When we stood side by side in the mirror, I could only smile at our image.

We’d come so far from the plaid skirts and tight sweaters she’d first dressed me in when I’d started going out with her as a teen. After we’d first met up to do homework together, our friendship had bloomed into almost sisterhood, a relationship I’d missed in California without realizing it, just like I’d missed Mandy and Leena.

“I missed you. This. Us getting ready together,” I told her. I’d had friends at college. Raisa and I had continued to grow even closer when I’d moved to Stanford for my master’s degree, but there was something about my relationship with Jada that had always been missing from those other friendships. A sense of truly needing each other. She’d needed me as a distraction and as a conscience. I’d needed her to push me out from under Jersey’s protective embrace. To prove to myself that I could stand on my own.
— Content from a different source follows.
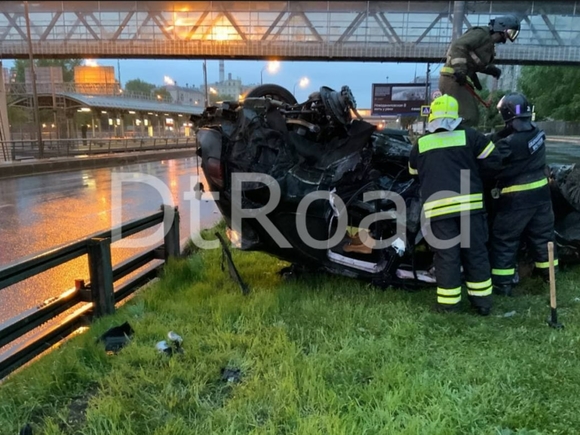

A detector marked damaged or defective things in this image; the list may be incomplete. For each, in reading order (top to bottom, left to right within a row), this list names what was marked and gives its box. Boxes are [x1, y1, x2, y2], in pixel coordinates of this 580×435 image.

overturned vehicle [193, 84, 580, 290]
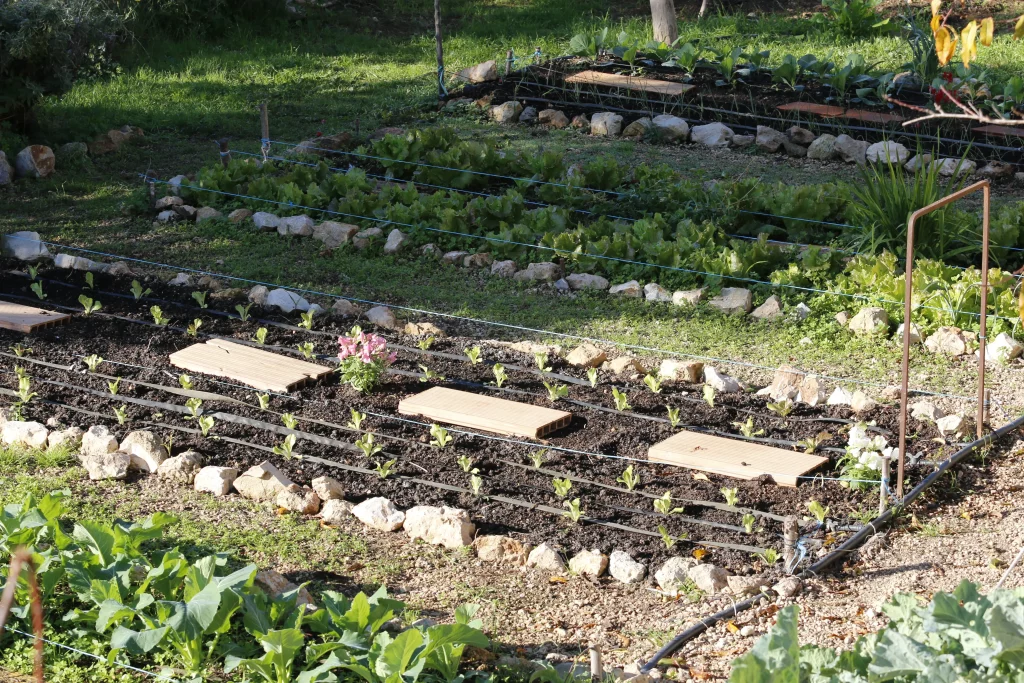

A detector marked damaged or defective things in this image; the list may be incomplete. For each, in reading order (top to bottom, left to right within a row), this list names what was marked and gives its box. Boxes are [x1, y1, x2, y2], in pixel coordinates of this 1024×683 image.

My heart hurt knowing I’d left her for so long.

“I’m sorry,” I said quietly into the mirror.

She looked surprised. “About what?”

“I left you.”

She adjusted her clip. “The last thing I ever wanted was for you to stay in that ghastly town, defending yourself. You out making your dreams come true…that’s what I wanted for you.”

“I know we’ve talked a lot, but I feel like you had shit go down in your life that I wasn’t there for. That you didn’t tell me about.”